[Assigned task]
Restate the listing below word for word; no pictures belong in the copy.
------------------------
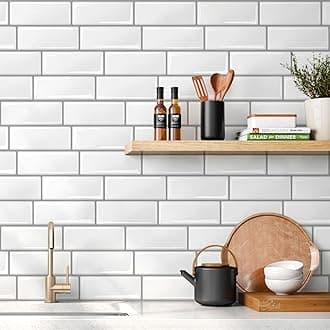 Livebor Peel and Stick Backsplash Wallpaper Kitchen Wallpaper 15.7inch x 196.8inch Tile Peel and Stick for Kitchen Countertop Tile Backsplash Contact Paper Waterproof Self Adhesive for Bathroom Vinyl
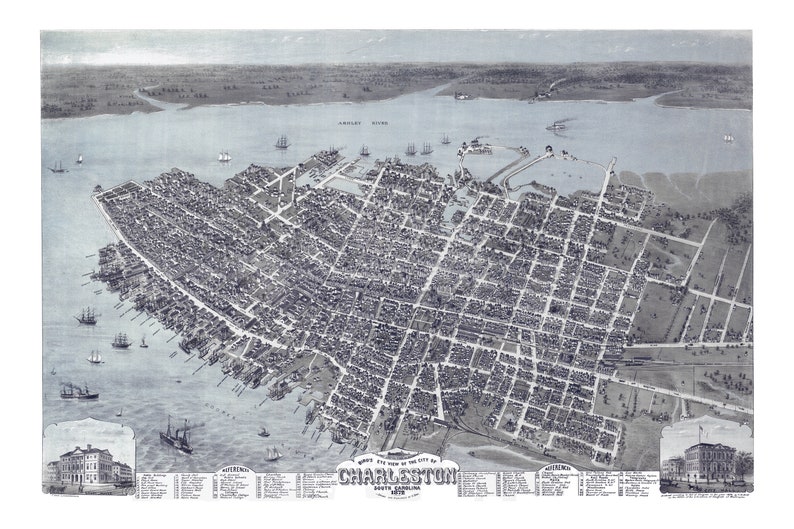 Charleston SC Birds Eye View Poster Print 1872 Charleston Caroline du Sud Historique Perspective Map Art Digital Enhanced Recolored image 2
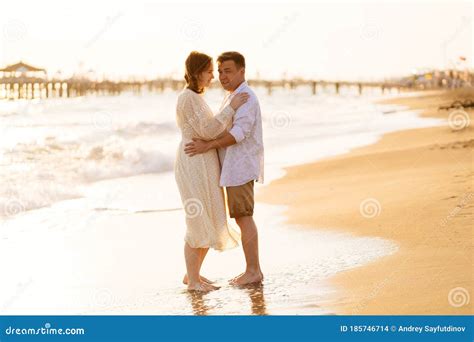 Couple Stand On Shore Line Sandy Beach Romantic Relationship Travel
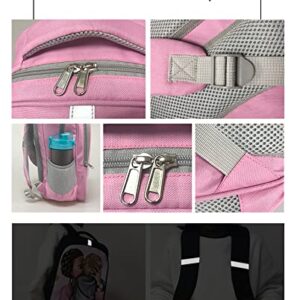 MZNSDC Ballet Girl Backpack, Lunch Box, Pencil Case Pink Combination for Teens Black Girl Backpack African American Black Girl Backpack-23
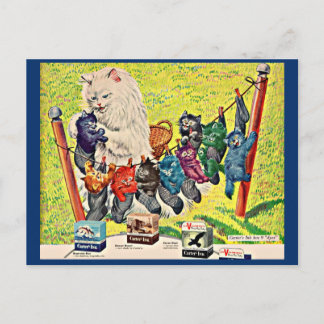 1940s Carter’s Ink ad mama cat and kittens Postcard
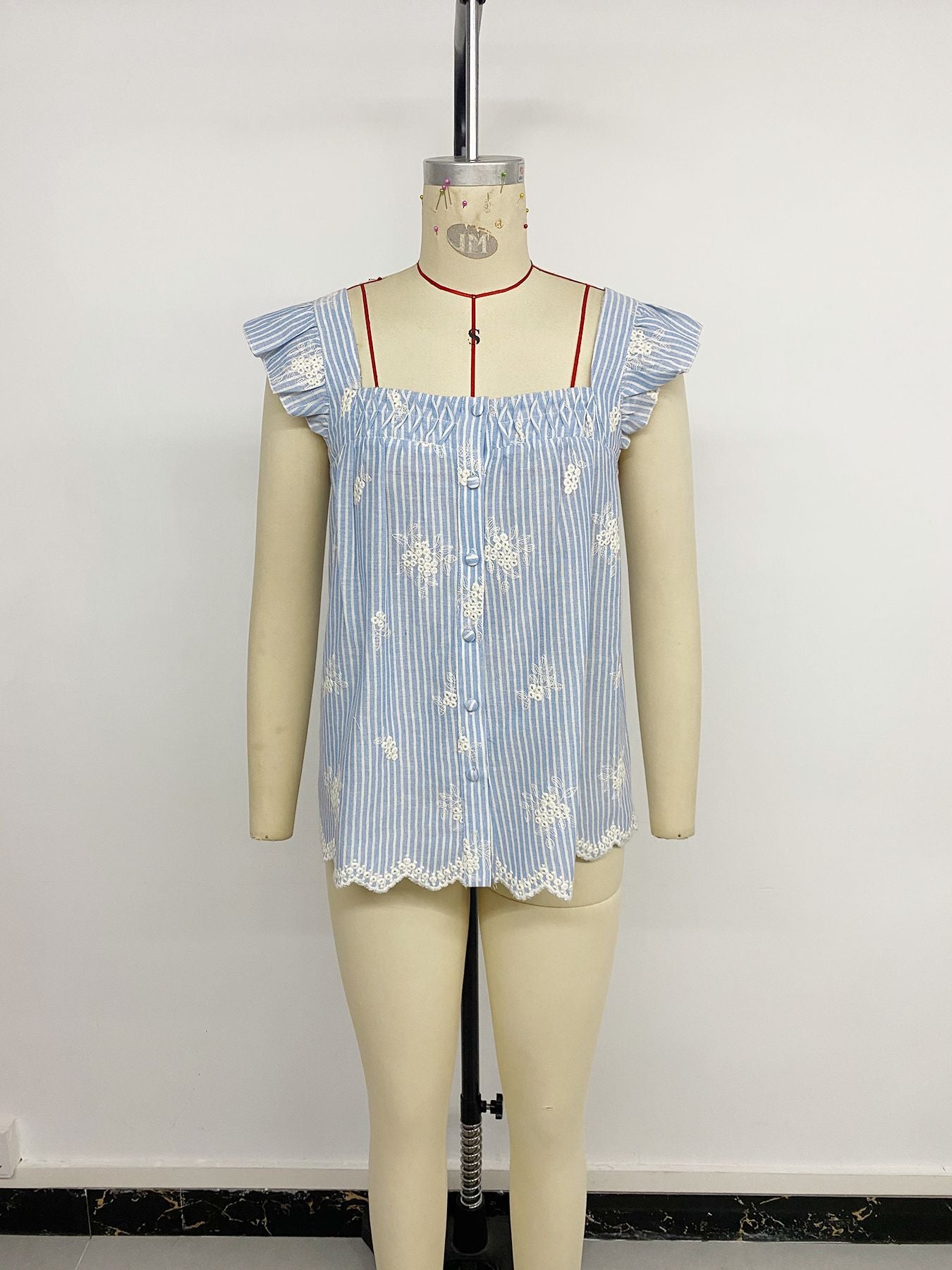 Striped Embroidered Ruffle Sleeve Blouse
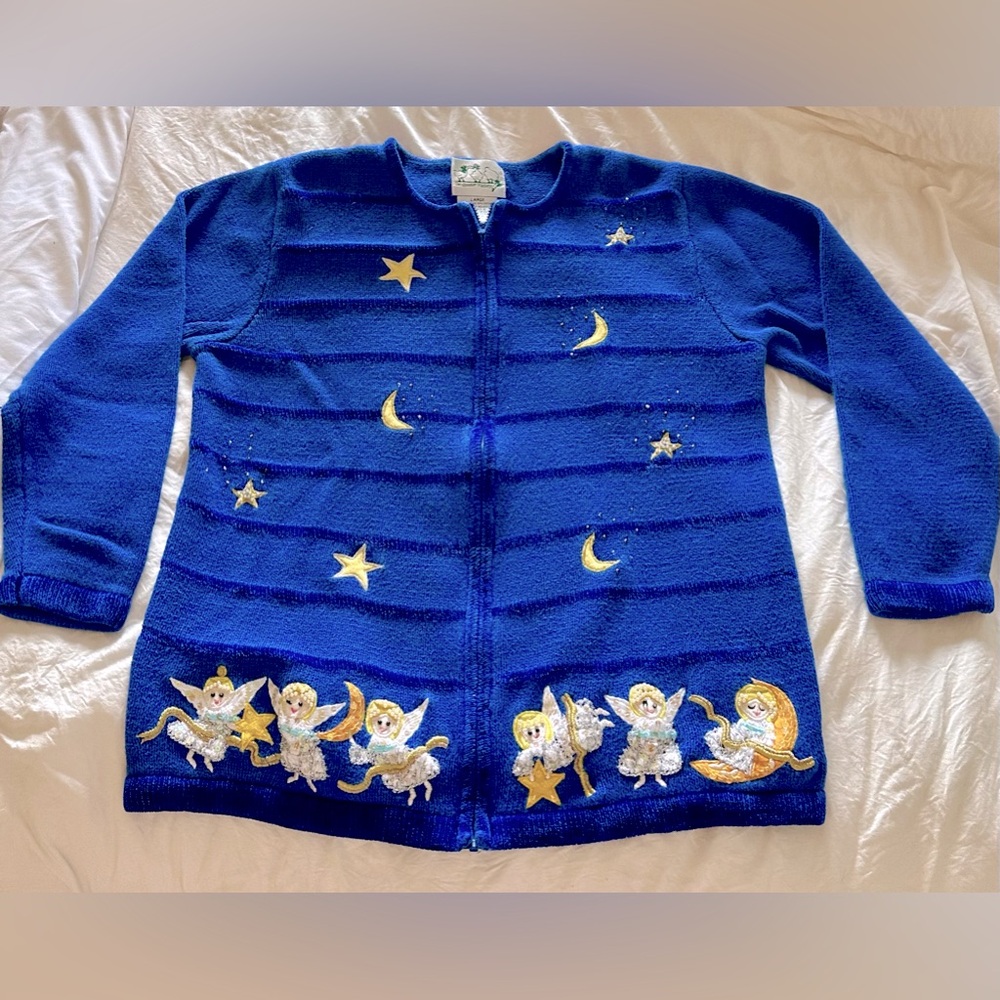 Quacker Factory Zip Up Cardigan Jumper Angel Moon Star Pearl Sequin EUC Sz L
------------------------
[Solution for this task]
 Livebor Peel and Stick Backsplash Wallpaper Kitchen Wallpaper 15.7inch x 196.8inch Tile Peel and Stick for Kitchen Countertop Tile Backsplash Contact Paper Waterproof Self Adhesive for Bathroom Vinyl
 Charleston SC Birds Eye View Poster Print 1872 Charleston Caroline du Sud Historique Perspective Map Art Digital Enhanced Recolored image 2
 Couple Stand On Shore Line Sandy Beach Romantic Relationship Travel
 MZNSDC Ballet Girl Backpack, Lunch Box, Pencil Case Pink Combination for Teens Black Girl Backpack African American Black Girl Backpack-23
 1940s Carter’s Ink ad mama cat and kittens Postcard
 Striped Embroidered Ruffle Sleeve Blouse
 Quacker Factory Zip Up Cardigan Jumper Angel Moon Star Pearl Sequin EUC Sz L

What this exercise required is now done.